Glioblastomas are the most common primary brain malignancies and come with poor prognosis. Fundamental to glioblastoma treatment is radiotherapy, where ionizing radiation is aimed at an area in the brain to inhibit tumor growth. The targeted area, called the clinical target volume (CTV), consists of the tumor visible on routinely-acquired magnetic resonance imaging (MRI), plus a safety margin. As glioblastomas are characterized by invisible tumor infiltration and the extent of infiltration varies, this margin is 1.5-cm in every direction for all patients. Although effective for tumor control, this leads to enormous target areas that include considerable amounts of healthy tissue. This can result in severe side-effects like cognitive impairment, headache, fatigue and nausea/vomiting. The aim of my research is to eliminate this one-size-fits-all approach to more accurately define the CTV for each individual patient.

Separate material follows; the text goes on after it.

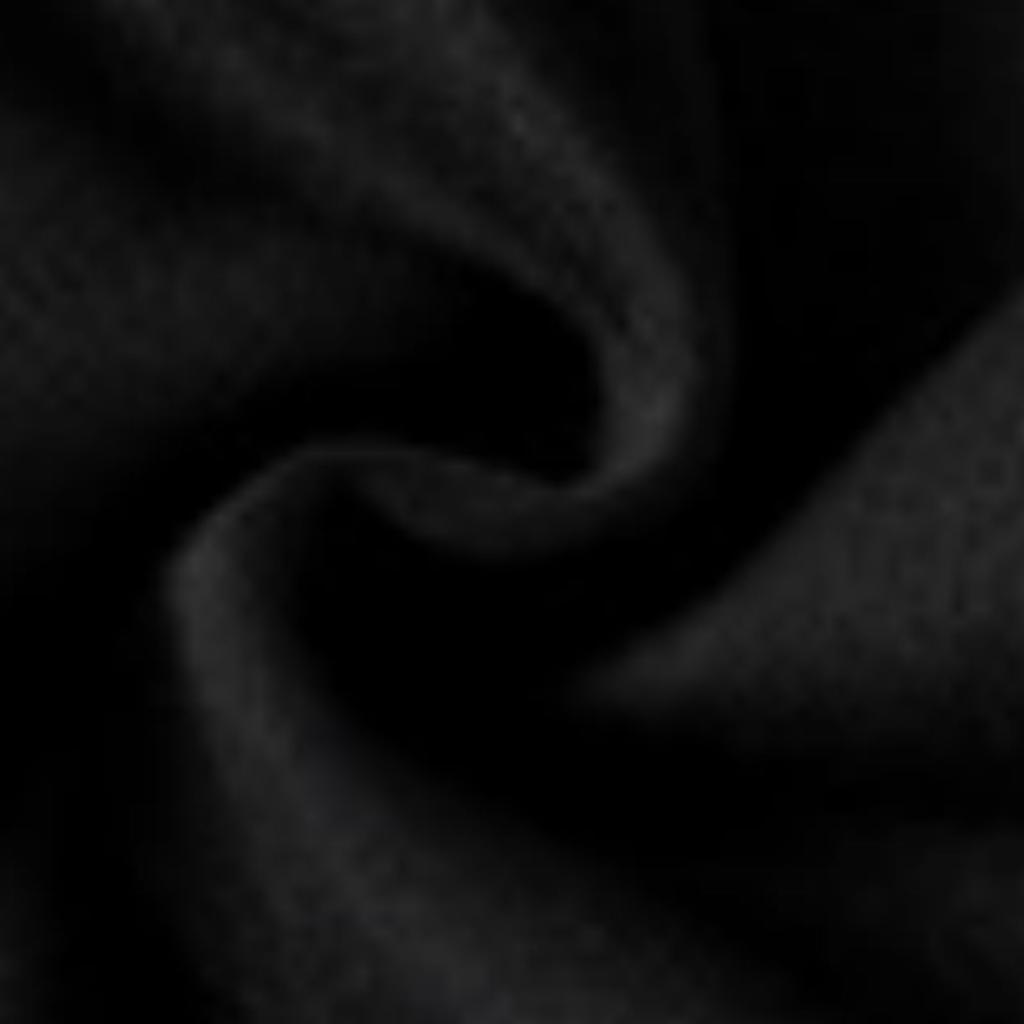 Детский повседневный комплект с длинным рукавом, удобные наряды для повседневной носки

First, I will develop a convolutional neural network (CNN), a form of artificial intelligence, that can predict in which patients a smaller CTV-margin is sufficient. Using a retrospective dataset, I will extract clinical parameters, delineate the recurrence volume (region where tumor progression occurs after radiotherapy) and calculate its distance to the visible tumor. In hindsight, this distance indicates the extent of infiltration. The CNN can then be trained to recognize relationships between the patient’s data and the distance of the recurrence volume.
Second, I will explore the potential of a biological CTV, generated using advanced MRI-scans for improved visualization of infiltration, rather than a 1.5-cm expansion. I will recruit 48 patients and compare recurrence coverage and healthy tissue irradiation by a biological CTV-based radiotherapy plan with one based on a 1.5-cm CTV.
My hypothesis is that introduction of artificial intelligence and state-of-the-art MRI techniques will lead to radiotherapy hitting the mark, allowing precise CTVs for glioblastoma patients, reduction of side-effects and thereby improved quality of life.